→ Exercise goal: A precise copy of the data is required, with every picture left out.

--- Data for this exercise ---

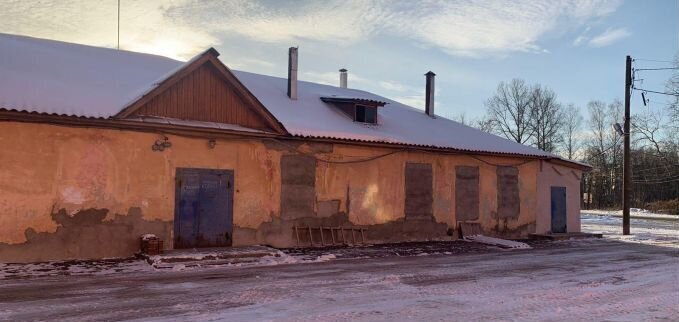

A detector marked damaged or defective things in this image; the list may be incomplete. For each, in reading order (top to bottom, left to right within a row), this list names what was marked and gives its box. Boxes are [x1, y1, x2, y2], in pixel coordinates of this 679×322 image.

peeling plaster wall [0, 121, 576, 262]
peeling plaster wall [536, 161, 584, 234]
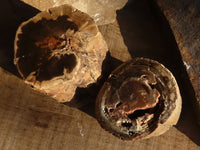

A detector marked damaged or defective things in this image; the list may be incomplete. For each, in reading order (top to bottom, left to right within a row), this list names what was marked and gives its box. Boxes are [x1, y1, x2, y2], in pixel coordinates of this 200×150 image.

rusty metal piece [14, 4, 108, 103]
rusty metal piece [96, 58, 182, 140]
rusty metal piece [156, 0, 200, 125]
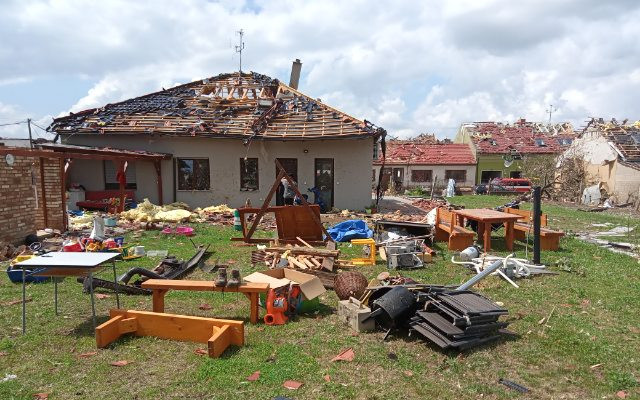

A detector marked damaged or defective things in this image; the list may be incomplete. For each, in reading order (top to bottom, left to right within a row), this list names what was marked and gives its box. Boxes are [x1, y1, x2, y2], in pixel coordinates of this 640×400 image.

damaged house [48, 64, 384, 211]
distant damaged house [48, 69, 384, 211]
damaged house [376, 140, 476, 191]
distant damaged house [376, 141, 476, 191]
distant damaged house [456, 117, 576, 183]
damaged house [456, 119, 576, 184]
distant damaged house [564, 116, 640, 203]
damaged house [564, 116, 640, 203]
broken wooden board [95, 310, 245, 360]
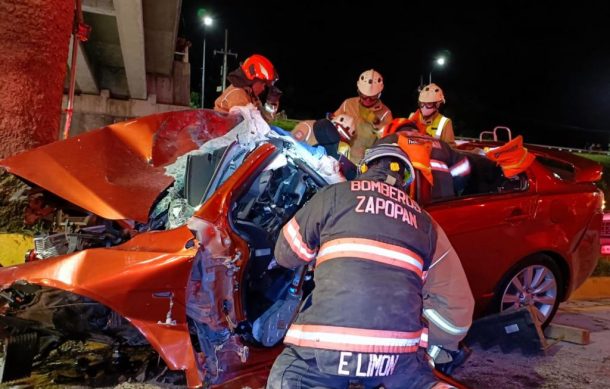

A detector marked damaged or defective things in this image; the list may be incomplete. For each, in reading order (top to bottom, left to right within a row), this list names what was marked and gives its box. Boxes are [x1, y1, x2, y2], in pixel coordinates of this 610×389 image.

crumpled car hood [0, 108, 242, 221]
wrecked red car [0, 110, 600, 386]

---

→ Answer to the exercise:
A detector marked damaged or defective things in this image; the list may be incomplete. For each, in reading order (top to bottom, left to right within a row), this list names what was marked and gives its box. Boxes are [x1, y1, x2, y2], in pixel coordinates of this 679×322 image.

peeling plaster wall [0, 121, 576, 262]
peeling plaster wall [536, 161, 584, 234]

A detector marked damaged or defective things in this image; the list may be incomplete. For each, in reading order (top to bottom, left to right within a row), this list names what was marked and gives its box. Boxes are [x1, y1, x2, y2], in pixel coordinates of this 200×150 image.

rusty metal piece [14, 4, 108, 103]
rusty metal piece [96, 58, 182, 140]
rusty metal piece [156, 0, 200, 125]

A detector marked damaged or defective things in this image; the list may be incomplete. For each, in reading order (top to bottom, left to right within a row), this list names what was marked and gives its box. Boxes are [x1, y1, x2, y2], in pixel coordinates of this 640×400 image.

damaged house [48, 64, 384, 211]
distant damaged house [48, 69, 384, 211]
damaged house [376, 140, 476, 191]
distant damaged house [376, 141, 476, 191]
distant damaged house [456, 117, 576, 183]
damaged house [456, 119, 576, 184]
distant damaged house [564, 116, 640, 203]
damaged house [564, 116, 640, 203]
broken wooden board [95, 310, 245, 360]

A detector marked damaged or defective things in this image; the list may be incomplete. For each, in reading order (top to bottom, left to right within a row), this list names what was marked and gives its box. Boxes are [x1, y1, x2, y2], in pixel coordinates of this 610×389 image.

crumpled car hood [0, 108, 242, 221]
wrecked red car [0, 110, 600, 386]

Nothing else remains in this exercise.